These two questions will help us move this blog in better directions. Please comment! Much LOVE!
My answer to Q1: Koyaanisqatsi by Philip Glass
Filed under Music
Finally getting a chance to check your blog out and I have to say great idea!
Longest piece: probably Reich: Drumming
If I really trusted your recommendations I would listen, especially if I you educated me on what to listen for and why it is great. The more I know about the music, the more likely I would listen to its nuances.
This is the problem with most new music being presented these days. Little or no effort is made by the performers to communicate to the audience why the piece is being presented, why it is important, what to listen for, etc.. (sorry, program notes don’t count.. people like to hear the ARTIST speak to them about the music)

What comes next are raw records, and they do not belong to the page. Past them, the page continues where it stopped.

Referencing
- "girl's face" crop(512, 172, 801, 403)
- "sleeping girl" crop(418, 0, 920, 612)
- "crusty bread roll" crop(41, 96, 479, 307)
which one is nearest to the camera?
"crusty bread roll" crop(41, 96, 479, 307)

First, I am completely flattered you came to check out my blog! Thank you!
I love how long Drumming is and what emotions that puts the listener through. Love it. I guess my longest would be Koyaanisqatsi by Glass. I should (and am now going to) include that in this post.
I love that you mention program notes don’t count. Yet, they are usually the only clue any “average” or even well-studied listener gets to understand what can sometimes be a modern masterpiece. You also bring up a fantastic point about artists speaking about their music. Especially with technology, composers could be even more visible with the performers in explaining inspirations, techniques, and emotional aspects of their work(s) to an audience. It is my hope that this blog can actually become something bigger that promotes interactivity like that between artists/composers and audiences who have little experience in classical music, much less contemporary/modern music.
A little antidote, my wife dances contemporary/modern dance of which I have written some pieces, and her parents really had a hard time relating and understanding dance in a contemporary setting. Yet, at a less formal performance, there was explanation of pieces from the choreographers to the audience and immediately her parents appreciated and ENJOYED the movement and pieces better. Now, the concert was less formal so does that mean formality may be getting in the way of audience-artist connections? Sounds like I have another post topic!